Deus não criou o homem para ele se perder, mas para viver eternamente; e este desígnio permanece imutável. […] Ele “deseja que todos os homens se salvem e conheçam a verdade” (1Tim 2, 4). É vontade do vosso Pai que está nos céus, diz Jesus, “que não se perca um só destes pequeninos” (Mt 18, 14). E também está escrito: “Deus não quer que pereça uma só alma” (2 Sam 4, 14); Ele difere a execução dos Seus decretos, a fim de que aquele que foi rejeitado não se perca para sempre. Deus é verdadeiro e não mente, quando garante por meio de juramento: “Por Minha vida […], não tenho prazer na morte do ímpio, mas sim na sua conversão, de maneira que ele tenha a vida” (Ez 33, 11).

Poderá alguém então pensar, sem incorrer em enorme sacrilégio, que Ele não quer a salvação de todos em geral, mas apenas de alguns?
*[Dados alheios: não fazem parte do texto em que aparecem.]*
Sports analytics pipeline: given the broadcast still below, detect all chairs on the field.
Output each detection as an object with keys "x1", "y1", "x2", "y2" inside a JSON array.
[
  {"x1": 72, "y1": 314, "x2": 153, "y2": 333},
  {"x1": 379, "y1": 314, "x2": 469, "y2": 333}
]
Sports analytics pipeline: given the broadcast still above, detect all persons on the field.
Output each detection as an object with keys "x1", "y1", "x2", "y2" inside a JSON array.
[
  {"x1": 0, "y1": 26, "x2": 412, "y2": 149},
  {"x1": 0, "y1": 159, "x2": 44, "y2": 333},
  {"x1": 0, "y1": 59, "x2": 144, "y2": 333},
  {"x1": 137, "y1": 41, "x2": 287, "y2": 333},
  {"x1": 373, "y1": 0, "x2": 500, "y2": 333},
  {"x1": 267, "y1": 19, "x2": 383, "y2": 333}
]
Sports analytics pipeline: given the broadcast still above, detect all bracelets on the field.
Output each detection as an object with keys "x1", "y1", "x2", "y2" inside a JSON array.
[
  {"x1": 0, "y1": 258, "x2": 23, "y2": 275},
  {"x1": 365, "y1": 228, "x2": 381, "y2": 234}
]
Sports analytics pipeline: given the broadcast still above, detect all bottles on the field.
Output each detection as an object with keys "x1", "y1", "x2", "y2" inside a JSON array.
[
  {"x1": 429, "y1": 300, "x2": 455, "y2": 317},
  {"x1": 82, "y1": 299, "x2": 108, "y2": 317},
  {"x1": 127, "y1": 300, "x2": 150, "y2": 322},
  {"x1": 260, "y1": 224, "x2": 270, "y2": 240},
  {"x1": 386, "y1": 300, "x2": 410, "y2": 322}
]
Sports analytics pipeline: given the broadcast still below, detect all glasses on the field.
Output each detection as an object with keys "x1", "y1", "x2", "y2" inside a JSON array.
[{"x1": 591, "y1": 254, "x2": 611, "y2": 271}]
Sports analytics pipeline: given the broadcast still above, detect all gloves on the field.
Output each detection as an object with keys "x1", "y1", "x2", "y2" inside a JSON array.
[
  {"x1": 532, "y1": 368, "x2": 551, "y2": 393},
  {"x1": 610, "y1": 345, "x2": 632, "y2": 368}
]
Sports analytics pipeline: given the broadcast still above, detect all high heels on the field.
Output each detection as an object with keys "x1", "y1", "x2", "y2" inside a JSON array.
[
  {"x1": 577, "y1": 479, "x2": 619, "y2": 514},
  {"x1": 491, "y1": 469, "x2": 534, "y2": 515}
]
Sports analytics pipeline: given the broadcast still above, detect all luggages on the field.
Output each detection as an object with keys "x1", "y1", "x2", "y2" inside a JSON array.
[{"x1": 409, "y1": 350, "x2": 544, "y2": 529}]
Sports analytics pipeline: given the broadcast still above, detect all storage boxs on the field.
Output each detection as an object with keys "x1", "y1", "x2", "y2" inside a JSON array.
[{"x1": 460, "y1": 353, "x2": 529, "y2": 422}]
Quem se perde perde-se contra a vontade de Deus, que clama sem cessar: “Convertei-vos! Afastai-vos desse mau caminho que seguis; por que persistis em querer morrer, casa de Israel?” (Ez 33, 11). E de novo insiste: “Por que persiste este povo de Jerusalém na sua obstinada rebeldia?” (Jer 8, 5) “O seu semblante é mais duro do que pedra; recusam-se a converter-se” (Jer 5, 3). A graça de Cristo está, pois, sempre à nossa disposição. Visto que quer que todos os homens se salvem, Ele chama-os a todos, sem excepção: “Vinde a Mim todos os que estais cansados e oprimidos, e aliviar-vos-ei” (Mt 11, 28).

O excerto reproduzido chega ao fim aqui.